▶ [Exercise passage]
········

In many situations, it is desirable to extract selected fragments of interest, such as DNA (deoxyribonucleic acid) fragments, following the separation of the fragments into bands in the separation matrix for further processing or analysis, e.g., restriction enzyme modification, T4 ligation, PCR (polymerase chain reaction) amplification, mass spectroscopy, or polynucleotide kinase reactions. The typical process used by laboratory researchers for extracting and isolating selected DNA fragments of interest (and other desired nucleic acid and protein fragments) from a separation matrix (such as an agarose gel) involves staining the separated fragments and then shining UV (ultraviolet) light on the fragments to visualize the separated bands. A razor blade is then used to manually cut the gel above and below each fragment of interest. The DNA must then be extracted and purified from the gel slice. The recovered DNA can then be used for further processing or analysis. This extraction process, however, is time consuming, laborious, and potentially damaging to the DNA (e.g., nicking of the DNA can occur if the DNA is exposed to UV light too long while the fragments of interest are being illuminated for excision).
Thus, in performing separations-based analyses, it would be desirable to be able to also isolate or extract one or more of the separated components in the device itself for further analysis or processing. The recovered or isolated fragments could then be used for a variety of different processes including, for example, the following: amplification using polymerase chain reaction (PCR); ligation reactions for cloning small to medium-sized strands of DNA into bacterial plasmids, bacteriophages, and small animal viruses to allow the production of pure DNA in sufficient quantities to allow its chemical analysis; reactions to dissolve a separated protein or nucleic acid component in a suitable matrix for further analysis by a mass spectrometer using, for example, Matrix-Assisted Laser Desorption Ionization (MALDI); binding reactions to bind a labeling agent to one or more separated protein or nucleic acid components for further analysis; or other similar post-detection processes. In addition, in the case of PCR samples, it is important to be able to separate smaller dimer and primer molecules from the main nucleic acid fragments in the sample and then isolate and collect the main nucleic acid fragments for further analysis or processing, while directing the smaller primer and dimer components to a waste reservoir/well for removal and subsequent disposal.

········

▶ [Study material]
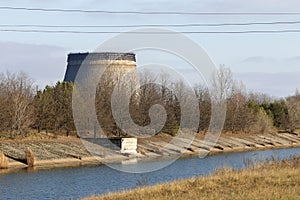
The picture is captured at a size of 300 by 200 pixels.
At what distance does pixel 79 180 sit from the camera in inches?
1120

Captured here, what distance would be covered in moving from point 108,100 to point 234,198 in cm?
3740

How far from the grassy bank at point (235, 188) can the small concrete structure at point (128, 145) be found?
84.2 ft

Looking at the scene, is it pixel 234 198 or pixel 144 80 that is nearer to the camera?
pixel 234 198

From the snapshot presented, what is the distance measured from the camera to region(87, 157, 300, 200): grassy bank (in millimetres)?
13002

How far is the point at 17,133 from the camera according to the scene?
43.3 metres

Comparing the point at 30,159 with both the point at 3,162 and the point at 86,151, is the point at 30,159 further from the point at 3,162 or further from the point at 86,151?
the point at 86,151

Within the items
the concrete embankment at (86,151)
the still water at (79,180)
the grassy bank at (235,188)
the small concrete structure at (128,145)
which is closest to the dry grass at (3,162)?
the concrete embankment at (86,151)

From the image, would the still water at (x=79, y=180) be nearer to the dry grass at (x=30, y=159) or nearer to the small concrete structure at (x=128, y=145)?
the dry grass at (x=30, y=159)

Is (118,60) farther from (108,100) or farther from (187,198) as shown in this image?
(187,198)

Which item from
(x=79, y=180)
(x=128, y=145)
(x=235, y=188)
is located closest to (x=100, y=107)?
(x=128, y=145)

········

▶ [What you will do]
A: List the further processing or analysis steps that the first paragraph of the passage on extracting DNA fragments gives as examples.
B: According to the passage on extracting DNA fragments, why can the manual gel extraction process harm the DNA? Answer in one to three sentences.
C: Pick up the passage on extracting DNA fragments after its last sentence, keeping its style.

▶ [Per-task outputs]
A:
- Restriction enzyme modification
- T4 ligation
- PCR (polymerase chain reaction) amplification
- Mass spectroscopy
- Polynucleotide kinase reactions

B: The fragments are lit with UV light so they can be seen and cut out. If the DNA is exposed to that light too long during excision, it can be nicked.

C:
Typically, the electrodes used in performing electrophoretic separations in a fluidic device are included in an instrument that receives the fluidic device, rather than in the fluidic device itself. Because the instrument electrodes are not disposable and are used serially with multiple devices, contamination of the samples, reaction mixtures, and reaction products may result. In some separations-based applications, limited contamination is not a problem; however, when a component of interest is to be isolated or extracted from a sample, avoiding contamination of a subsequent sample with components of an earlier sample can be crucial. Therefore, it would be advantageous to provide improved fluidic devices that incorporate electrodes into the devices, eliminating the need for multi-use electrodes being included in the instrument that receives the devices.